Салтыков тем временем подумал, что было бы желательно нанести «ответный визит» в комнату Сен-Мартена, чтобы учинить ответный досмотр вещам магистра. Затем нужно навестить Мари, Салтыков за нее очень переживал.
Мари приходила в себя медленно. Вначале она ощутила собственное тело, затем пошевелила пальцами рук, и только потом медленно, с трудом подняла веки. Солнце светило очень ярко, и вдруг исчезло. Над баронессой фон Штерн склонился граф Салтыков.
— Мне приснился кошмар, — чуть слышно произнесла она.
— Вы пролежали без сознания почти сутки, ваш отец же пришел в себя и, похоже, окреп.
— Мой отец…
Мари вскочила. Глаза ее лихорадочно блуждали.
— Так это был не сон?! Это был не сон… Боже! Бедная моя мама! Бедная моя мама! Рихард!..
И она снова потеряла сознание.
Александр Салтыков некоторое время пристально смотрел на нее, затем аккуратно приподнял ее за плечи и положил на подушки. Затем склонился над бледным и сильно осунувшимся за эти сутки лицом и прижался к губам Мари. Затем рука его скользнула вниз, он провел ладонью по ее груди и животу. Мари тихонько застонала. Салтыков улыбнулся.
— Не бойся, моя королева, — прошептал он ей в самое ухо. — Я на твоей стороне. Я с тобой. Я твой союзник. Знаю, что ты меня слышишь и все понимаешь. Я на твоей стороне. Я с тобой. Я твой союзник. Ты можешь мне довериться. Можешь довериться. Довериться. Доверяй мне…
Александр запечатлел еще один долгий поцелуй на губах Мари, а затем вышел из ее спальни и направился в кабинет к барону.
Мари открыла глаза. Сердце ее забилось так, что ей казалось, будто внутри появилась небольшая стенобитная машина.
— Яне должна…
Но теперь, когда Рихард признался в своей неверности, что же ее останавливает? Мари подумала о том, что сказал Салтыков, о его губах, нежных сильных руках… И внезапно в ее сердце черной ядовитой змейкой вполз страх. Страх, что когда-нибудь Александр предаст Мари так же, как и ее муж.
— Он ведь тоже был ее любовником, — прошептала баронесса. По ее лицу покатились слезы. Она ненавидела Лизхен Риппельштайн, даже мертвой Мари ненавидела эту женщину. Не столько за связь с Рихардом, сколько за убитую Лизхен надежду на счастье, на другую любовь, на искреннее чувство…
Однако больше чем Лизхен Мари ненавидела себя саму.

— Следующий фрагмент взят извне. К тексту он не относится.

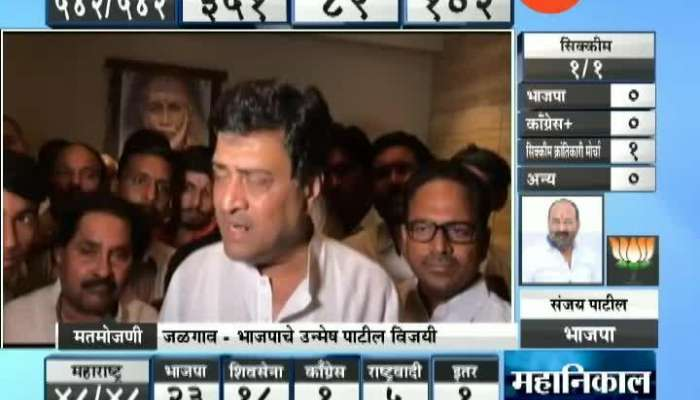 Nanded Aschok Chavan Reaction After LS Election 2019 Result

Она плакала от обиды, от ощущения собственной ненужности, от чудовищной тоски, охватившей все сердце — все до единого мужчины в ее жизни предпочли Лизхен! Неужели мужчинам так мало нужно от женщины? Неужели все ее чувства и мысли не имеют для них никакого значения?
В это утро баронесса фон Штерн выплакала больше слез, чем за всю свою жизнь. Если бы Мари могла, то плакала бы кровью.
Завтрак проходил в гробовом молчании. Рихарду кусок в горло не лез, но, глядя, как префект с аппетитом уписывает блинчики с джемом, барон заставил себя проглотить несколько жирных кусочков теста. Рихард изо всех сил старался вести себя как обычно, поэтому его движения утратили всякую естественность. Барон поворачивался только всем корпусом, чашку держал так, будто его локтевой сустав утратил подвижность, а шею держал настолько напряженной, что периодически она сама непроизвольно дергалась.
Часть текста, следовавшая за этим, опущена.